Olivier Berné nous donne alors quelques informations sur l’observation de son équipe, leur recherche et enfin leur découverte publiée dans Nature.

Néanmoins, l’auteur ne se contente pas de nous raconter l’histoire du projet d’observation d’Orion, grâce à un télescope mondialement connu. Cet ouvrage est également un bon outil d’explication au grand public de ce qu’est réellement le monde scientifique : comment ça fonctionne, quels sont les enjeux, etc. Il y critique ouvertement certains biais scientifiques : les hommes sont, encore, plus récompensés que les femmes, la politique est très présente, car c’est elle qui oriente les axes de recherches, etc. Et y déplore également la présence d’un trop grand nombre de fake-news sur les réseaux sociaux qui nous communiquent une image distordue de notre monde, de notre univers.

 » En astronomie, nous ne voyons pas les objets tels qu’ils sont, mais tels qu’ils étaient dans le passé. « 5

« La première lumière que nous pouvons détecter est celle émise environ 300 000 ans après le Big Bang, au moment de ce qu’on appelle le « découplage », c’est-à-dire l’instant où l’Univers est devenu suffisamment froid pour que la lumière et la matière se séparent.« 6

Pour aller plus loin, une importante bibliographie est à la fin de l’ouvrage. La plupart des études citées sont néanmoins en anglais.

Mon avis sur ce livre ?

Oliver Berné, qui a un certain talent d’écriture et de vulgarisation, nous emmène, dans ce livre, dans un voyage à bord du télescope James Webb, direction Orion. James Webb, on en tous entendu parlé, on a tous vu ses images à couper le souffle. Certaines sont d’ailleurs dans le livre, ce qui est un vrai plus pour comprendre de quoi l’on parle. Mais comment fonctionne le télescope, que veulent nous dire vraiment ces images, que représentent-elles ? L’auteur nous propose de répondre à ces questions dans un récit court et surtout facile à comprendre.

- [CONSIGNE 1]: D'après l'extrait sur le livre d'Olivier Berné, pourquoi la politique est-elle très présente dans le monde scientifique ? Répondez en une à trois phrases.
- [CONSIGNE 2]: Poursuivez l'extrait sur le livre d'Olivier Berné après sa dernière phrase.
Les lignes ci-dessous proviennent d'une autre source.

[Texte transcrit des pages]

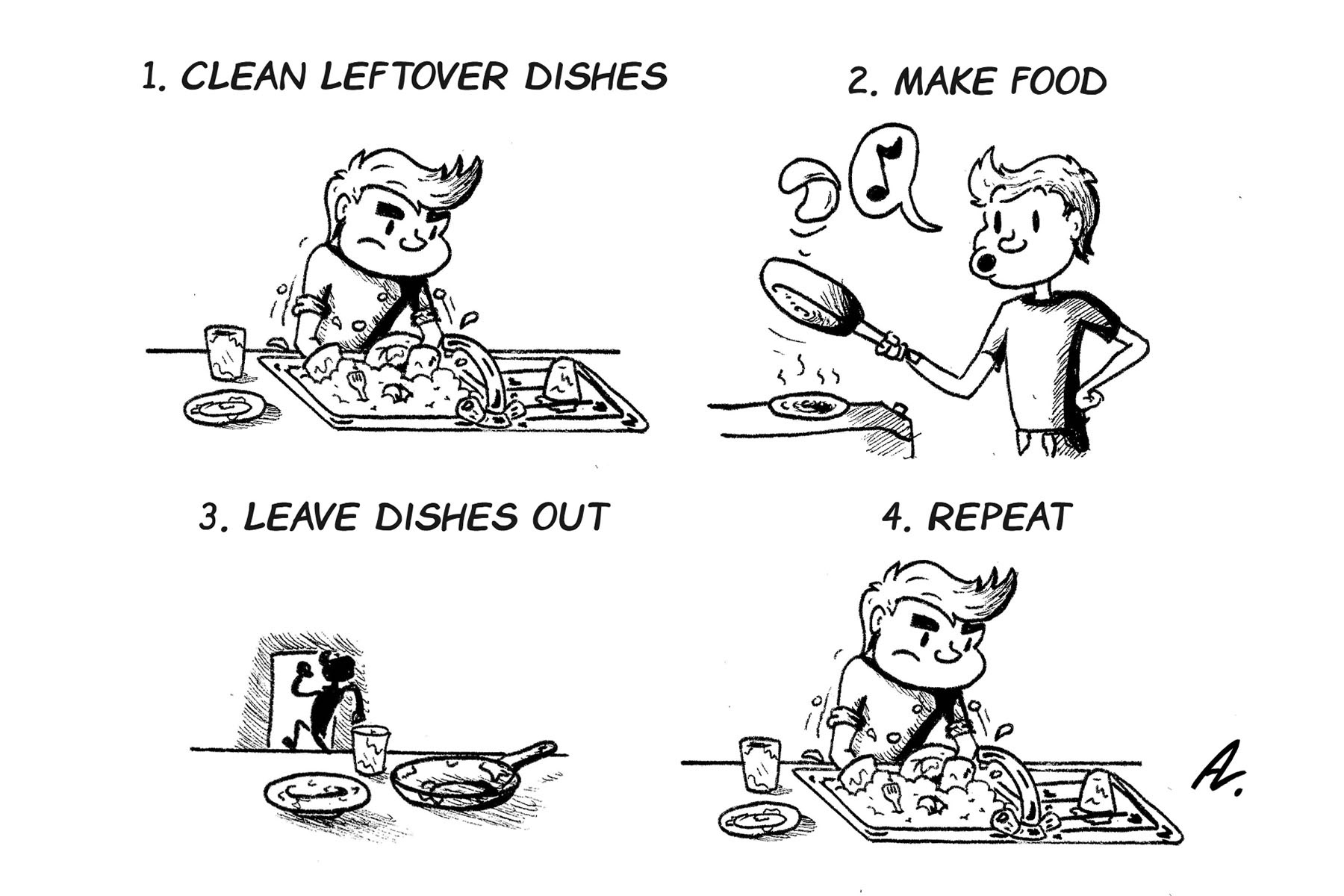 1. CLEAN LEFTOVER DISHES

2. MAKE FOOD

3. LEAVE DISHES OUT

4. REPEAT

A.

- [VOTRE RÉPONSE 1]: La politique est très présente parce que c'est elle qui oriente les axes de recherche. L'auteur range ce constat parmi les biais scientifiques qu'il critique ouvertement dans son ouvrage.

- [VOTRE RÉPONSE 2]:
C’est aussi un voyage au cœur de la communauté scientifique : comment soumet-on une idée, à qui, avec qui travaille-t-on, comment on émet une hypothèse, une théorie, et quand on trouve quelque chose qui semble tenir la route, comment publie-t-on notre découverte ? Avec ce côté journal de bord, qui détaille jour après jour les différentes étapes du projet Orion, toute personne connaissant peu le monde scientifique arrive à se faire une idée d’une véritable démarche scientifique. Il est également un bon outil contre les fake-news que l’on rencontre notamment sur les réseaux sociaux.

M’intéressant de plus en plus à l’astronomie, j’ai été époustouflé par ce voyage vertigineux, par ces découvertes et surtout par les conclusions que les scientifiques en ont tiré. Plus que la connaissance de l’Univers, c’est la connaissance de notre propre système solaire que nous permet d’établir James Webb, ce télescope si proche à l’échelle galactique et en même temps si loin de nous.
En espérant que ce dernier ait encore beaucoup de choses à nous dévoiler !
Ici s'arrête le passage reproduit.